• **Assignment**:
The expected response is the complete listing below, restated exactly, with its pictures omitted.

• **Working data**:
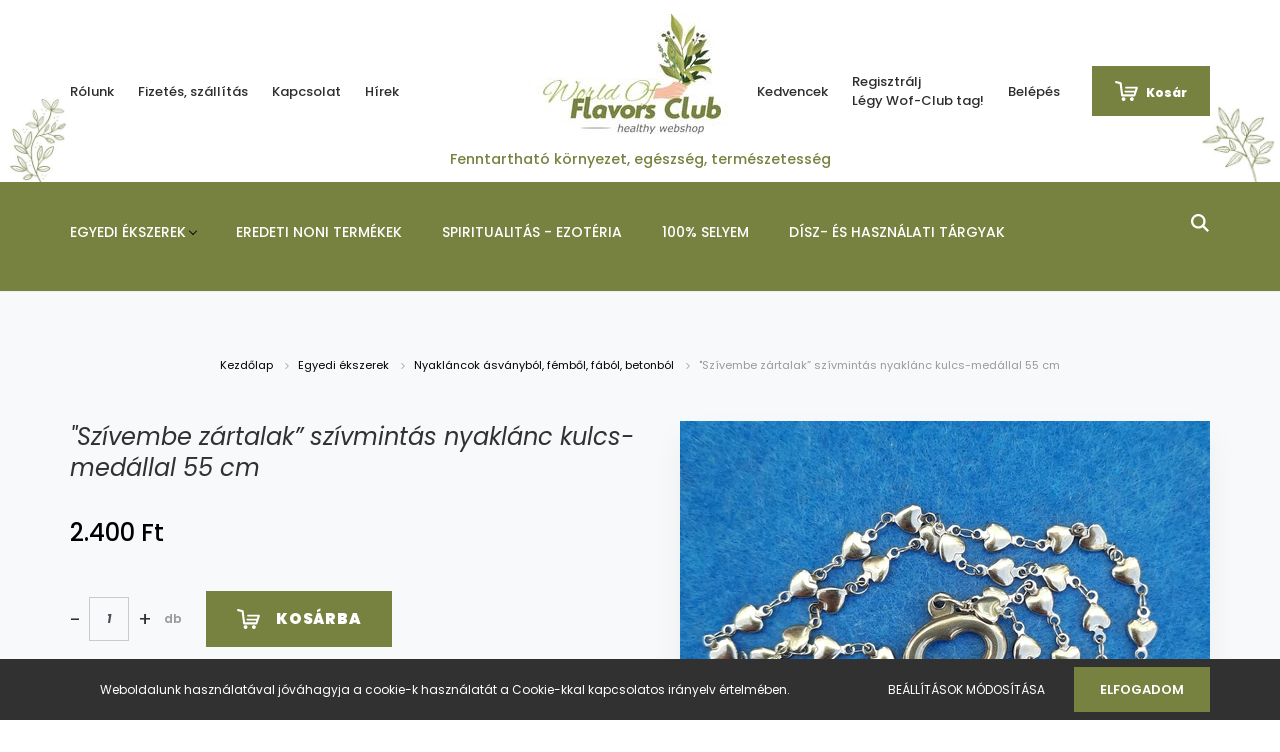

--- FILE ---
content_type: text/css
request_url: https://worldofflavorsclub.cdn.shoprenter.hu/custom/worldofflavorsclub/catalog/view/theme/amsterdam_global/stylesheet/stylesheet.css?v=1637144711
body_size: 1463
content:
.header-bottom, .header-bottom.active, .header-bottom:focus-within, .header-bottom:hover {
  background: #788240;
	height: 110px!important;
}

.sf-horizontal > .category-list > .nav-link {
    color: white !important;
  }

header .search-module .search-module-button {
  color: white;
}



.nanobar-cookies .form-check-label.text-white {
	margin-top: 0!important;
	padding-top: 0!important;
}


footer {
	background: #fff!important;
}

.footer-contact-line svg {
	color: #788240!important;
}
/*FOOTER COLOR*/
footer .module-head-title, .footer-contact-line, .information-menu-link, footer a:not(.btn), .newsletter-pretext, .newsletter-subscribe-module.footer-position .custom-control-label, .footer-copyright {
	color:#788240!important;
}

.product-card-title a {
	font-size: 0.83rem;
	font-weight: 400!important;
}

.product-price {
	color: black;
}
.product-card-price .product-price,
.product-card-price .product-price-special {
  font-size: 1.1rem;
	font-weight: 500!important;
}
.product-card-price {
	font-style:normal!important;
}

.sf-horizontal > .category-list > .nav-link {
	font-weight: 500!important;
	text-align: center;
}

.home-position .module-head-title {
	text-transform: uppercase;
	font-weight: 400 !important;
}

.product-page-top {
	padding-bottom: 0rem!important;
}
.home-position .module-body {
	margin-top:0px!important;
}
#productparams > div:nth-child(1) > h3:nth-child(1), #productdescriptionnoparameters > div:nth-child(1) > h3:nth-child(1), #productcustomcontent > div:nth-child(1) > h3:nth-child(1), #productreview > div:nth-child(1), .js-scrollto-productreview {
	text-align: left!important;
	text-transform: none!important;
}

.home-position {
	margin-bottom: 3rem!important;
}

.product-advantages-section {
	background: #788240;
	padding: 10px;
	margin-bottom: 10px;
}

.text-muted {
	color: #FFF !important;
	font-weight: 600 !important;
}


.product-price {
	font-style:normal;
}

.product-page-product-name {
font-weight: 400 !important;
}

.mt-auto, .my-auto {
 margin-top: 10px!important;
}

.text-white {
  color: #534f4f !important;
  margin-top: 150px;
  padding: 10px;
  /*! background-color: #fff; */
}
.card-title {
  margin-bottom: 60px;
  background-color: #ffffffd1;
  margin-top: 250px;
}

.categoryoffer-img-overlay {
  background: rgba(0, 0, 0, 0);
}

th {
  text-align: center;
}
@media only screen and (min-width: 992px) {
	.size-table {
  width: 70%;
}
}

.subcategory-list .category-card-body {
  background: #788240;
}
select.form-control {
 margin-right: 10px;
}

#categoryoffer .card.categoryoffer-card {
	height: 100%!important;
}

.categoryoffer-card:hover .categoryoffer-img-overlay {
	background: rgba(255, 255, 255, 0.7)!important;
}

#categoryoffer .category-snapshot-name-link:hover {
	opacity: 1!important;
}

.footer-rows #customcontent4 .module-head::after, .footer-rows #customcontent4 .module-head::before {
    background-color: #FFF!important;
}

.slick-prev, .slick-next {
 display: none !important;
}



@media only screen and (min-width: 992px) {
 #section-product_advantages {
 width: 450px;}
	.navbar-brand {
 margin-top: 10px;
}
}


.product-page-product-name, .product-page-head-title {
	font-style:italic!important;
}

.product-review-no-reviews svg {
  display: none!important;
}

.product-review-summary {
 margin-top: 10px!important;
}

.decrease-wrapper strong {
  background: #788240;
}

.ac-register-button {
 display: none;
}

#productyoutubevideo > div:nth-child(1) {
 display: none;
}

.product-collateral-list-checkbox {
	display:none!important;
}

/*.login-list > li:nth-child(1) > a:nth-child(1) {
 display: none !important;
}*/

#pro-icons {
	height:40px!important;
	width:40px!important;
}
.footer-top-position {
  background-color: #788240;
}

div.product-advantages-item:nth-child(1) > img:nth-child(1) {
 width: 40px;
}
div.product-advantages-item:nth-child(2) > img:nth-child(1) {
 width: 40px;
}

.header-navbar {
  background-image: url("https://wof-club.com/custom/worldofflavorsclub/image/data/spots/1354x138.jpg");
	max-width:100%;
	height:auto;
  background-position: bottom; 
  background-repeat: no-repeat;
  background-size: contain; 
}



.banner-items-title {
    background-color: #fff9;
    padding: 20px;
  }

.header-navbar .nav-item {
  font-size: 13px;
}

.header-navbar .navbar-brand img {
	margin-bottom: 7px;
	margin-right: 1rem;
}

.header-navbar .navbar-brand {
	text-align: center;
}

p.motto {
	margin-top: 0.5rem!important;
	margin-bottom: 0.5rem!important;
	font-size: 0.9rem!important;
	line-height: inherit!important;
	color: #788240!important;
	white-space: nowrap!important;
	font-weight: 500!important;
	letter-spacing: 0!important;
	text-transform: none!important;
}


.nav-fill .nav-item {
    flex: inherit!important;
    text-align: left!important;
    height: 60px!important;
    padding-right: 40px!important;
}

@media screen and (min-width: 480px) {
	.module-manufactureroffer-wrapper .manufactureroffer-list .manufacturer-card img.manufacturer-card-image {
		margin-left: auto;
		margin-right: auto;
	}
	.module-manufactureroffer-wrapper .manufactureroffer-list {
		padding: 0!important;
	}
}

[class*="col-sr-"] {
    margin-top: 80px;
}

• **Output of the task**:
--- FILE ---
content_type: text/css
request_url: https://worldofflavorsclub.cdn.shoprenter.hu/custom/worldofflavorsclub/catalog/view/theme/amsterdam_global/stylesheet/stylesheet.css?v=1637144711
body_size: 1463
content:
.header-bottom, .header-bottom.active, .header-bottom:focus-within, .header-bottom:hover {
  background: #788240;
	height: 110px!important;
}

.sf-horizontal > .category-list > .nav-link {
    color: white !important;
  }

header .search-module .search-module-button {
  color: white;
}



.nanobar-cookies .form-check-label.text-white {
	margin-top: 0!important;
	padding-top: 0!important;
}


footer {
	background: #fff!important;
}

.footer-contact-line svg {
	color: #788240!important;
}
/*FOOTER COLOR*/
footer .module-head-title, .footer-contact-line, .information-menu-link, footer a:not(.btn), .newsletter-pretext, .newsletter-subscribe-module.footer-position .custom-control-label, .footer-copyright {
	color:#788240!important;
}

.product-card-title a {
	font-size: 0.83rem;
	font-weight: 400!important;
}

.product-price {
	color: black;
}
.product-card-price .product-price,
.product-card-price .product-price-special {
  font-size: 1.1rem;
	font-weight: 500!important;
}
.product-card-price {
	font-style:normal!important;
}

.sf-horizontal > .category-list > .nav-link {
	font-weight: 500!important;
	text-align: center;
}

.home-position .module-head-title {
	text-transform: uppercase;
	font-weight: 400 !important;
}

.product-page-top {
	padding-bottom: 0rem!important;
}
.home-position .module-body {
	margin-top:0px!important;
}
#productparams > div:nth-child(1) > h3:nth-child(1), #productdescriptionnoparameters > div:nth-child(1) > h3:nth-child(1), #productcustomcontent > div:nth-child(1) > h3:nth-child(1), #productreview > div:nth-child(1), .js-scrollto-productreview {
	text-align: left!important;
	text-transform: none!important;
}

.home-position {
	margin-bottom: 3rem!important;
}

.product-advantages-section {
	background: #788240;
	padding: 10px;
	margin-bottom: 10px;
}

.text-muted {
	color: #FFF !important;
	font-weight: 600 !important;
}


.product-price {
	font-style:normal;
}

.product-page-product-name {
font-weight: 400 !important;
}

.mt-auto, .my-auto {
 margin-top: 10px!important;
}

.text-white {
  color: #534f4f !important;
  margin-top: 150px;
  padding: 10px;
  /*! background-color: #fff; */
}
.card-title {
  margin-bottom: 60px;
  background-color: #ffffffd1;
  margin-top: 250px;
}

.categoryoffer-img-overlay {
  background: rgba(0, 0, 0, 0);
}

th {
  text-align: center;
}
@media only screen and (min-width: 992px) {
	.size-table {
  width: 70%;
}
}

.subcategory-list .category-card-body {
  background: #788240;
}
select.form-control {
 margin-right: 10px;
}

#categoryoffer .card.categoryoffer-card {
	height: 100%!important;
}

.categoryoffer-card:hover .categoryoffer-img-overlay {
	background: rgba(255, 255, 255, 0.7)!important;
}

#categoryoffer .category-snapshot-name-link:hover {
	opacity: 1!important;
}

.footer-rows #customcontent4 .module-head::after, .footer-rows #customcontent4 .module-head::before {
    background-color: #FFF!important;
}

.slick-prev, .slick-next {
 display: none !important;
}



@media only screen and (min-width: 992px) {
 #section-product_advantages {
 width: 450px;}
	.navbar-brand {
 margin-top: 10px;
}
}


.product-page-product-name, .product-page-head-title {
	font-style:italic!important;
}

.product-review-no-reviews svg {
  display: none!important;
}

.product-review-summary {
 margin-top: 10px!important;
}

.decrease-wrapper strong {
  background: #788240;
}

.ac-register-button {
 display: none;
}

#productyoutubevideo > div:nth-child(1) {
 display: none;
}

.product-collateral-list-checkbox {
	display:none!important;
}

/*.login-list > li:nth-child(1) > a:nth-child(1) {
 display: none !important;
}*/

#pro-icons {
	height:40px!important;
	width:40px!important;
}
.footer-top-position {
  background-color: #788240;
}

div.product-advantages-item:nth-child(1) > img:nth-child(1) {
 width: 40px;
}
div.product-advantages-item:nth-child(2) > img:nth-child(1) {
 width: 40px;
}

.header-navbar {
  background-image: url("https://wof-club.com/custom/worldofflavorsclub/image/data/spots/1354x138.jpg");
	max-width:100%;
	height:auto;
  background-position: bottom; 
  background-repeat: no-repeat;
  background-size: contain; 
}



.banner-items-title {
    background-color: #fff9;
    padding: 20px;
  }

.header-navbar .nav-item {
  font-size: 13px;
}

.header-navbar .navbar-brand img {
	margin-bottom: 7px;
	margin-right: 1rem;
}

.header-navbar .navbar-brand {
	text-align: center;
}

p.motto {
	margin-top: 0.5rem!important;
	margin-bottom: 0.5rem!important;
	font-size: 0.9rem!important;
	line-height: inherit!important;
	color: #788240!important;
	white-space: nowrap!important;
	font-weight: 500!important;
	letter-spacing: 0!important;
	text-transform: none!important;
}


.nav-fill .nav-item {
    flex: inherit!important;
    text-align: left!important;
    height: 60px!important;
    padding-right: 40px!important;
}

@media screen and (min-width: 480px) {
	.module-manufactureroffer-wrapper .manufactureroffer-list .manufacturer-card img.manufacturer-card-image {
		margin-left: auto;
		margin-right: auto;
	}
	.module-manufactureroffer-wrapper .manufactureroffer-list {
		padding: 0!important;
	}
}

[class*="col-sr-"] {
    margin-top: 80px;
}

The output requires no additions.